Difference Between SLR and CRR
Basis | Statutory Liquidity Ratio (SLR) | Cash Reserve Ratio (CRR) |
---|---|---|
Definition | Portion of NDTL maintained in liquid assets like cash, gold, and government securities. | Portion of NDTL kept as cash reserves with the RBI. |
Form of Maintenance | In cash, gold, or government-approved securities. | Only in cash (no interest paid). |
Custody | Held by banks themselves. | Held by the Reserve Bank of India. |
Purpose | Ensures solvency and regulates credit flow. | Controls liquidity and inflation in the economy. |
Interest on Reserves | Banks earn interest on government securities held under SLR. | No interest is paid on CRR balances. |
Impact on Lending | A higher SLR reduces funds available for lending. | A higher CRR reduces liquidity directly. |
Both SLR and CRR are essential monetary tools used by the RBI to maintain liquidity balance and monetary discipline in the economy.
Role of SLR in Monetary Policy
The SLR is an important component of the Reserve Bank of India’s monetary policy framework, helping to regulate credit growth and liquidity:
- Anti-inflationary Tool: When inflation rises, the RBI may increase the SLR to curb excessive lending and reduce money supply.
- Pro-growth Tool: During periods of slowdown, the RBI may lower the SLR to free up more funds for lending and investment.
- Banking Discipline: It compels banks to maintain a minimum level of liquid assets, ensuring prudent management of depositor funds.
- Indirect Fiscal Support: It indirectly helps the government raise funds through the sale of government securities to banks.
Implications of SLR
Positive Implications:
- Promotes financial discipline among banks.
- Ensures liquidity and protects depositor interests.
- Helps stabilise the money market and control credit expansion.
Negative Implications:
- A high SLR reduces the amount of funds available for lending, which can slow economic growth.

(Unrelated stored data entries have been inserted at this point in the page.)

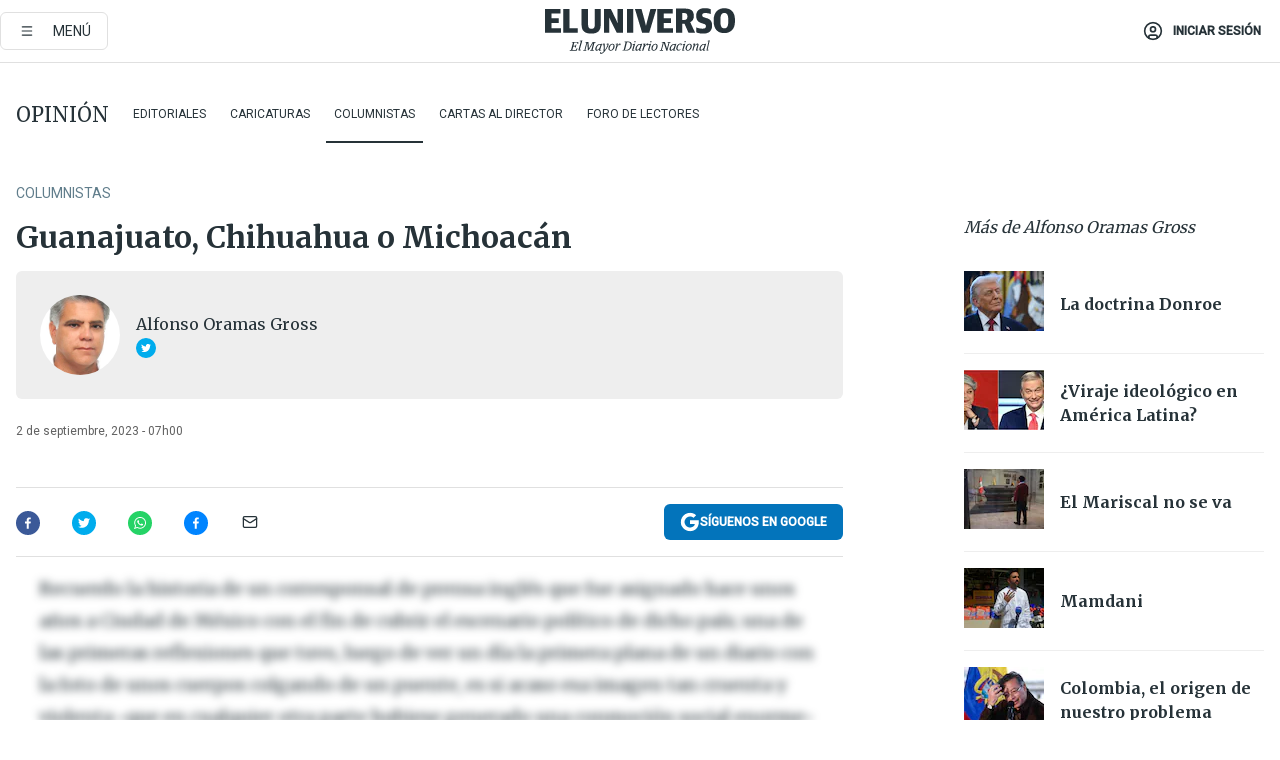

--- FILE ---
content_type: text/javascript;charset=utf-8
request_url: https://p1cluster.cxense.com/p1.js
body_size: 99
content:
cX.library.onP1('1wvmodyuwu5hy5100847p4s2y');


--- FILE ---
content_type: text/javascript;charset=utf-8
request_url: https://id.cxense.com/public/user/id?json=%7B%22identities%22%3A%5B%7B%22type%22%3A%22ckp%22%2C%22id%22%3A%22mkp44d5vubyf98wt%22%7D%2C%7B%22type%22%3A%22lst%22%2C%22id%22%3A%221wvmodyuwu5hy5100847p4s2y%22%7D%2C%7B%22type%22%3A%22cst%22%2C%22id%22%3A%221wvmodyuwu5hy5100847p4s2y%22%7D%5D%7D&callback=cXJsonpCB2
body_size: 208
content:
/**/
cXJsonpCB2({"httpStatus":200,"response":{"userId":"cx:38el64iebmgtv2jur70ynbg3yj:38cm4iba3xz4d","newUser":false}})

--- FILE ---
content_type: application/javascript
request_url: https://prism.app-us1.com/?a=223695993&u=https%3A%2F%2Fwww.eluniverso.com%2Fopinion%2Fcolumnistas%2Fguanajuato-chihuahua-o-michoacan-nota%2F
body_size: 132
content:
window.visitorGlobalObject=window.visitorGlobalObject||window.prismGlobalObject;window.visitorGlobalObject.setVisitorId('d2ee4513-ecaf-4f09-9ac9-664982804de1', '223695993');window.visitorGlobalObject.setWhitelistedServices('tracking', '223695993');

--- FILE ---
content_type: text/plain; charset=UTF-8
request_url: https://at.teads.tv/fpc?analytics_tag_id=PUB_13409&tfpvi=&gdpr_status=22&gdpr_reason=220&gdpr_consent=&ccpa_consent=&shared_ids=&sv=d656f4a&
body_size: 56
content:
YzQyNWVkYzMtNTQ2Zi00NDBiLWFhMDYtNjM5YjdmMmY0YzZmIy03LTU=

- Lower profitability for banks since funds are locked in low-yielding government securities.
SLR and the Indian Financial System
The SLR plays a critical role in India’s banking and economic stability. By mandating a minimum level of liquidity, the RBI ensures that:
- Banks remain solvent even in periods of financial stress.
- Depositors have confidence in the banking system.
- The government can raise funds efficiently through secure channels.
The reduction of SLR over the years reflects India’s transition towards a more liberalised and market-oriented economy, encouraging banks to diversify investments and increase credit flow to productive sectors.
Historical Evolution of SLR in India
Period | SLR (%) | Purpose / Context |
---|---|---|
1949 | 20% | Introduced under the Banking Regulation Act. |
1980s | 38.5% | Increased to fund government borrowing and control inflation. |
1990s | 25% | Liberalisation period; gradual reduction to promote credit growth. |
2010s | 21.5% → 19.5% | Reflects easing of monetary conditions. |
2020 onwards | 18.0% | Maintained at a steady level for liquidity balance. |
Example of Monetary Effect
If the RBI increases SLR, banks are required to hold more liquid assets, leaving less money for loans and credit creation. This helps control inflation.If the RBI reduces SLR, banks can lend more, thereby stimulating economic activity and investment.